Такой же затор в голове был у меня прошлой осенью, когда на неделю зарядил моросливый дождь и вокруг была грязь.
Я вышел на крыльцо. Подле него топтались на доске Борька Перевалов и Толька Колдунов.
– Серега, припри мячик из-за будки Брусникиных, – приказал Колдунов.
Он любит командовать, а я не переносил, когда мной командовали. Бабушка затюкала меня своими командами. Наверно, по ее вине, как только кто-то что-то мне велит сделать, я чувствую поташнивание и могу взбелениться, как последний психопат. Попроси без грубости, хитрости и заискивания – вот что я принимаю спокойно и покладисто.
– Сам припри. Не барин.
– Чё, трудно? Чё, пузо лопнет?
Кажется, на драку нарывается Колдунов? Еще раз прикажет – отлуплю.
– Мы, Сережик, босиком. Мы об стену играли. Нюрка схватила и закинула. Говорит, Авдей Георгич из ночной, спит. Принесешь? А?
Борька Перевалов – человек, не то что Колдунов, просит по-хорошему. Что ж, пожалуйста, принесу.
Метра на три дальше мячика я заметил лужу. В луже лежал конец провода, свисавшего со столба. Я уже совсем подошел к мячику, собрался наклониться, но что-то вступило в меня, ноги прямо-таки примагнитило, будто бы они были в железных ботинках. Хотел отпрыгнуть назад, но тут же забыл об этом и никак не мог вспомнить, хотя и трепетал от страха, что если не вспомню, то умру. Тут начали меня судороги опрокидывать. Попробовал сообразить, что это со мной, но такое онемение охватило мозг, что я покорился силе, гнувшей меня, и упал навзничь. Ноги сразу расковались и сами поджались к животу и боялись касаться земли. Из соседнего барака выскочил мужчина в резиновых ботах, поднял меня, отнес на крыльцо под хохот Колдунова и Борьки. Он выругался, посмотрел на оборвавшийся провод. Я все еще не понимал, какая связь между проводом, мною и Борькой с Колдуновым.

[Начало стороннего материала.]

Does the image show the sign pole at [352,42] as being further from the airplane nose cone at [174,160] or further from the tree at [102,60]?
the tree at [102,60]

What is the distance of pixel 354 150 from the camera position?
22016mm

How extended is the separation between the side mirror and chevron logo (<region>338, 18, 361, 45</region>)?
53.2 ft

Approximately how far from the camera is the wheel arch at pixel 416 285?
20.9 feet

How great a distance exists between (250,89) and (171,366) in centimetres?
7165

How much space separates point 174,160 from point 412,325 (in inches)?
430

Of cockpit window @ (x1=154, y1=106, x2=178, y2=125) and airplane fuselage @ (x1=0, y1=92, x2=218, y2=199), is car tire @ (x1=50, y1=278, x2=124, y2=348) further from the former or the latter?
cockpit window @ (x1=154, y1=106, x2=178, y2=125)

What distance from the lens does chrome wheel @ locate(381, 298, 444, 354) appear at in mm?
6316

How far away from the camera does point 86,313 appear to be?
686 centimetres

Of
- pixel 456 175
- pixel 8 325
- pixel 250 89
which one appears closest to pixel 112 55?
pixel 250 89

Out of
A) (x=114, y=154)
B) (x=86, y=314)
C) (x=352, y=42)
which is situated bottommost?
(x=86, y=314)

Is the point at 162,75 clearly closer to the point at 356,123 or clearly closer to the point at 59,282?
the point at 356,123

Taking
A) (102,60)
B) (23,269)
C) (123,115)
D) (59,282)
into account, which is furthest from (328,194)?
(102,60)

Подвох Борьки Перевалова и Тольки Колдунова мог стоить мне жизни – об этом я узнал лишь вечером. То, что отец хотел зарезаться, до меня дошло тоже не быстро, а когда дошло, то я не находил себе места, пытаясь избавиться от видения крови, которая хлестала из разрезанного горла отца. Странно я устроен: зачем надо путаться в том жутком, чего не было? Может, со всеми то же происходит после того, как они избежали чего-то страшного или кто-то спас их?
Я рассказал матери, как отец чуть не зарезался. Она стала сама не своя. Металась по комнате.

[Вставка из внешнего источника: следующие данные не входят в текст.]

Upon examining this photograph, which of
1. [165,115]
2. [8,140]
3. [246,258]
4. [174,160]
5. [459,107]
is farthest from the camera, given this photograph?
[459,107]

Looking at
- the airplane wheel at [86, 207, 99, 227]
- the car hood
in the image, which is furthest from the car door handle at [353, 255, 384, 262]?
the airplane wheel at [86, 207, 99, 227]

– Хватит кидаться, – сказала бабушка. – Сдох бы, дак сдох. Ни дна ему ни покрышки, ироду.
– Мама, да ведь если он решит себя, весь век казниться. Из-за меня ведь. Судьбу из-за меня изуродовал. Да еще зарежется. Ох, бедная моя головушка! Из-за Сережи душа еще пуще страдает. Мыкается он между мной и папкой. Тебе-то, мама, что? Не приголубишь его. Даже через комбинат не проводишь. Взрослых вон режет паровозами почем зря. Думала – вызову тебя, спокойна буду за ребенка…

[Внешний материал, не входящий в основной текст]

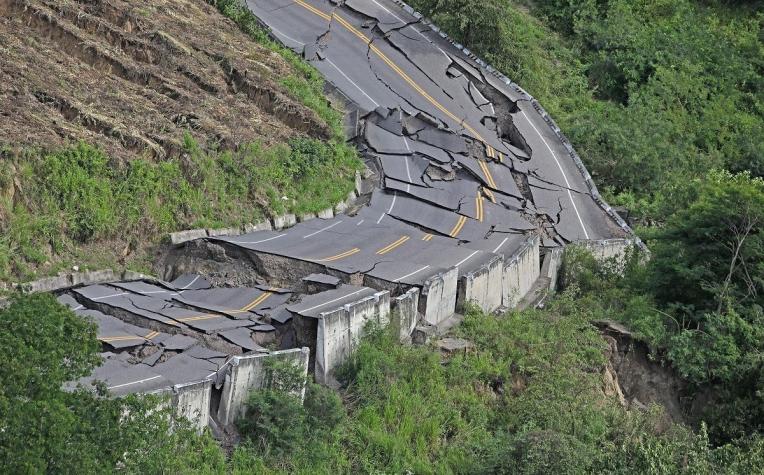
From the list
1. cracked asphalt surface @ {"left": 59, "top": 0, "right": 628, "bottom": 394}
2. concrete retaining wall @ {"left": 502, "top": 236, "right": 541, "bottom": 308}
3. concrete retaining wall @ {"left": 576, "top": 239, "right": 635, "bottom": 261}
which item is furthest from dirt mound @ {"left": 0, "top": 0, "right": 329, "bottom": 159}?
concrete retaining wall @ {"left": 576, "top": 239, "right": 635, "bottom": 261}

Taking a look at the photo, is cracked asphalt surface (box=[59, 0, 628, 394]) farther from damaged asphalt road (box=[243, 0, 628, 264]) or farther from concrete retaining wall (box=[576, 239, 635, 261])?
concrete retaining wall (box=[576, 239, 635, 261])

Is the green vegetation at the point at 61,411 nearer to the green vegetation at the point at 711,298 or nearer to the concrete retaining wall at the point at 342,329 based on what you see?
the concrete retaining wall at the point at 342,329

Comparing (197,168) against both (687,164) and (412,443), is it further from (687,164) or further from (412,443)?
(687,164)

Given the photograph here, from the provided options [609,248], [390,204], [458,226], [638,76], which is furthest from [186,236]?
[638,76]

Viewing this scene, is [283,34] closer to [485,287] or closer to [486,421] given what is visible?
[485,287]

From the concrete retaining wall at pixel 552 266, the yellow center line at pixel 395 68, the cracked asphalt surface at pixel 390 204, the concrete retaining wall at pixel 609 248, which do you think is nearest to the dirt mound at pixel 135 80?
the cracked asphalt surface at pixel 390 204

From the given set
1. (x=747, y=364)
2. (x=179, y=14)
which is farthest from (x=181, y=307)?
(x=179, y=14)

– Я с него глаз не спускаю. Да разве за ним уследишь? Он от самого черта спрячется.
– Вины твоей ни за что ни перед кем не было и не будет.
– И не было и не будет. Замолкни, пока кочергу на тебе не погнула. Я своих ребятишек выводила. Никого не просила. Выводи и ты своего. Я от своих еще никак не опамятуюсь.
Для переезда на Третий участок мать наняла угольные сани. Извозчик и Костя Кукурузин еле взгромоздили наш сундук в ящик, притороченный к саням. Дорога, ведущая к бараку, была ледяная: по ней носили воду из колонки. Когда сани, скребя полозьями о лед, покатились, из барака выскочила бабушка. Она стояла на высоком крыльце, грозя, что нам отольются ее горькие слезы: господь, хоть он и многомилостив, не прощает, когда дети бросают родителей.